There are great risks in calling for regime change in China. First of all, this will be counterproductive, because many Chinese people might become more supportive of their system. It might result in more national unity, because this enables Xi Jinping to point to the threat from foreign countries, the risks of foreigners trying to impose their demands on China.

The Chinese have always valued a stable U.S.-China relationship. They have modified some of their policies in the past in order to preserve that bilateral relationship. If the Chinese think that the U.S. is really seeking to overthrow the Chinese Communist Party, that could have profoundly negative consequences, not just for the relationship but for the nature of this unfolding geopolitical rivalry.

Deescalation measures not working

U.S. and Chinese forces are operating in closer proximity in many areas in the Pacific. Recently, in the South China Sea, both countries have been conducting very robust military exercises. We know that there was one instance in 2018 when a Chinese destroyer positioned itself right in the pathway of a U.S. destroyer conducting a freedom-of-navigation operation. 

The U.S.-China relationship is much more fraught today than it was in 2001, when the collision occurred between a Chinese fighter and a U.S. reconnaissance aircraft. The ability of our two countries to manage such a crisis today is inadequate. We have some hotlines, we have a defense link, but because of the nature of the Chinese political system, those crisis communication mechanisms are unlikely to work.

If an accident or incident occurs, the ability to deescalate is quite limited.

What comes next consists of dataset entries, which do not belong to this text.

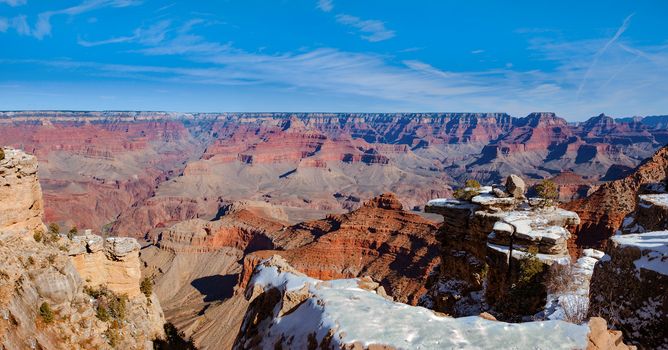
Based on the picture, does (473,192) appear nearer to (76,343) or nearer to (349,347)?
(349,347)

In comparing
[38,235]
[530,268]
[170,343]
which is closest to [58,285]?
[38,235]

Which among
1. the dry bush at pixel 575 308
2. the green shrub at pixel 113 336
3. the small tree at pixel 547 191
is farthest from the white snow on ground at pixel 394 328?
the small tree at pixel 547 191

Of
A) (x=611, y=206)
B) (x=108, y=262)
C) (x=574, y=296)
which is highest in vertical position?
(x=574, y=296)

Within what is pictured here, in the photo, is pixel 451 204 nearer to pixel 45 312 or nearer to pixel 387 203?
pixel 45 312

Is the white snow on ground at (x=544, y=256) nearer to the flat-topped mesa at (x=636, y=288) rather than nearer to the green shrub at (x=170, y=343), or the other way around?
the flat-topped mesa at (x=636, y=288)

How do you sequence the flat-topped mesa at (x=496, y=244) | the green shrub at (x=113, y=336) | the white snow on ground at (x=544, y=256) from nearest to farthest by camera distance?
the white snow on ground at (x=544, y=256)
the flat-topped mesa at (x=496, y=244)
the green shrub at (x=113, y=336)
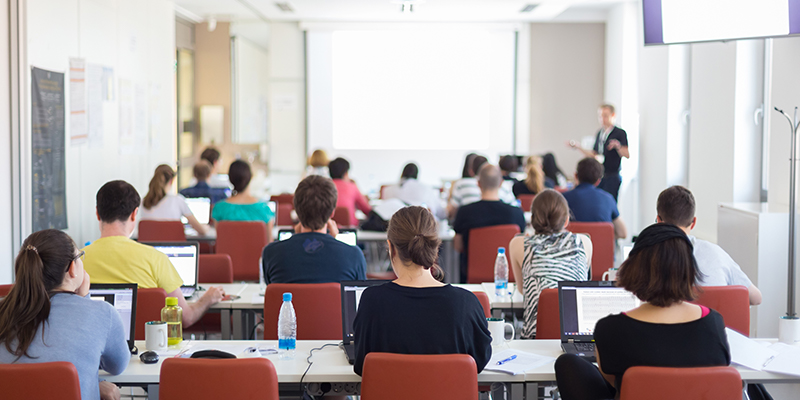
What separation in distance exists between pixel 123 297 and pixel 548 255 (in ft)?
6.26

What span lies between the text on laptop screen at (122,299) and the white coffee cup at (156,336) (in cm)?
7

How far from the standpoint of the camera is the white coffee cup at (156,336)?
2.77 m

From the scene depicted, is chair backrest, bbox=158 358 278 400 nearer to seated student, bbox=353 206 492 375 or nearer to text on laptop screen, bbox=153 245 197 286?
seated student, bbox=353 206 492 375

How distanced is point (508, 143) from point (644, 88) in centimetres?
282

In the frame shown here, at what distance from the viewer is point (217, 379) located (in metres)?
2.09

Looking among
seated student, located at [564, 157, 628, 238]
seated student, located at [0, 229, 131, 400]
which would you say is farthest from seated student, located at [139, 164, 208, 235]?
seated student, located at [0, 229, 131, 400]

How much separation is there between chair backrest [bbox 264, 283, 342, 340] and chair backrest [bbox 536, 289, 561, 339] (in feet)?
2.84

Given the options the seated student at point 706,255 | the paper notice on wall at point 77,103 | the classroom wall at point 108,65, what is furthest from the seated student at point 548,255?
the paper notice on wall at point 77,103

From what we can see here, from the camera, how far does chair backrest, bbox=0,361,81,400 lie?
2049 mm

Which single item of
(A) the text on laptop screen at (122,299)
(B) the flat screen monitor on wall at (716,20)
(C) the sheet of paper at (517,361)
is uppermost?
(B) the flat screen monitor on wall at (716,20)

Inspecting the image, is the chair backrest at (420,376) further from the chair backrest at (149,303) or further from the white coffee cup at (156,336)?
the chair backrest at (149,303)

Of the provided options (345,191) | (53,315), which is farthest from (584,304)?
(345,191)

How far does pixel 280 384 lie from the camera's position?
254 cm

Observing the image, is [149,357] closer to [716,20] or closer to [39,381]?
[39,381]
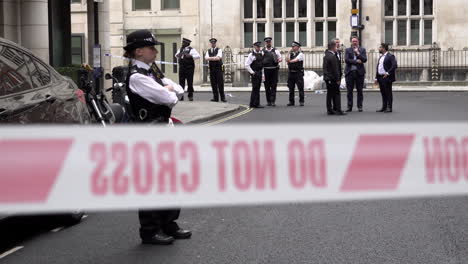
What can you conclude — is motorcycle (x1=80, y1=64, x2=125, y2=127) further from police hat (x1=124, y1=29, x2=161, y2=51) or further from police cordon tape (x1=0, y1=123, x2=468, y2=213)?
police cordon tape (x1=0, y1=123, x2=468, y2=213)

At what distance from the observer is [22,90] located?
621 cm

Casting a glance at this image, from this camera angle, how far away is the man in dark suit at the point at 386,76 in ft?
63.1

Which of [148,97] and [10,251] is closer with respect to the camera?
[10,251]

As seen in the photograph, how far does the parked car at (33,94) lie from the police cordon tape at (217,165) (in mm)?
2473

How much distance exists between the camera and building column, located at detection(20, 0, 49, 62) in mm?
18797

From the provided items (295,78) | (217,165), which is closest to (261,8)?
(295,78)

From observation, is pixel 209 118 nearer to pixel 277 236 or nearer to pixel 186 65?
pixel 186 65

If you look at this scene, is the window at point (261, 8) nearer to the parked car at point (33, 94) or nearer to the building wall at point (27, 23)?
the building wall at point (27, 23)

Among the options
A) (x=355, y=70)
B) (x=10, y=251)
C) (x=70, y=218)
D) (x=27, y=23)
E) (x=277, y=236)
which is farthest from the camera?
(x=355, y=70)

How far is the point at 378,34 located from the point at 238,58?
5.63 meters

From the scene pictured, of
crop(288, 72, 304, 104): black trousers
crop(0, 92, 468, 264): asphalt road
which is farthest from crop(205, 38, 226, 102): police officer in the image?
crop(0, 92, 468, 264): asphalt road

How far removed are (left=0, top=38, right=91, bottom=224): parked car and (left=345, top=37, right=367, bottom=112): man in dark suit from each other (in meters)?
13.1

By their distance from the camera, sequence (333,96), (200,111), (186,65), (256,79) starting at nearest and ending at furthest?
(200,111) < (333,96) < (256,79) < (186,65)

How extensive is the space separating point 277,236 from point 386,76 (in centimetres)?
1322
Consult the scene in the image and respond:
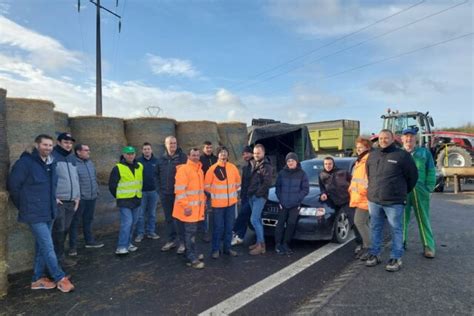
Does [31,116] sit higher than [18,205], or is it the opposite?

The problem is the systemic nature of the Chinese regime. It is unlikely that anyone would answer the phone if a senior military or political official from the United States were to call a counterpart, in a crisis. So, I am quite worried.

I am not concerned about a full-scale Chinese invasion of Taiwan in the near term. President Tsai Ing-wen is not pursuing independence. But Beijing is strongly opposed to the strengthening of U.S.-Taiwan relations. China is going to continue to ramp up military, political, diplomatic and economic pressure on Taiwan. But I still think there are reasons why Xi Jinping will not resort to use of military force.

The Indo-Pacific

One of the main arenas of U.S.-China competition is the maritime Indo-Pacific. The United States is determined to maintain access and the Chinese are resolved to deny the United States that access. We have commitment to our allies and must ensure that those commitments remain credible. The United States is just not going to pack up and go home.

It is very difficult to coexist in the Indo-Pacific. And if the competition between the U.S. and China truly goes global -- and the trend is in that direction now -- then it will become even more difficult to manage.

It's not impossible, but it's highly unlikely that we will find a pathway to peaceful coexistence. Technological competition is really at the core. The U.S. is not going to cede its leadership in areas of technology, and the Chinese are going to use every means at their disposal to try and gain advantages and become dominant. And the nature of the civil-military fusion policy that Xi Jinping is pursuing is seen as really quite dangerous, by the United States.

There is ample room for strengthening cooperation among the four countries that comprise the Quad: the U.S., Japan, India and Australia. There's no doubt that Chinese policies towards India, Australia and Japan in recent years have hardened all three countries' policies toward China. With the recent skirmishes that took place along the Sino-Indian border, India's appetite to do more with the other countries of the Quad is certainly increasing.

Australia, at least under the Scott Morrison leadership, is willing to do more with these other countries. But I don't think that any of the other three countries, Japan, India or Australia, are really interested in forging a formal alliance against China. They don't want an Asian NATO. Yet quiet coalitions of like-minded countries, to push back against China, are absolutely necessary, and the Quad stands out as one of the most important.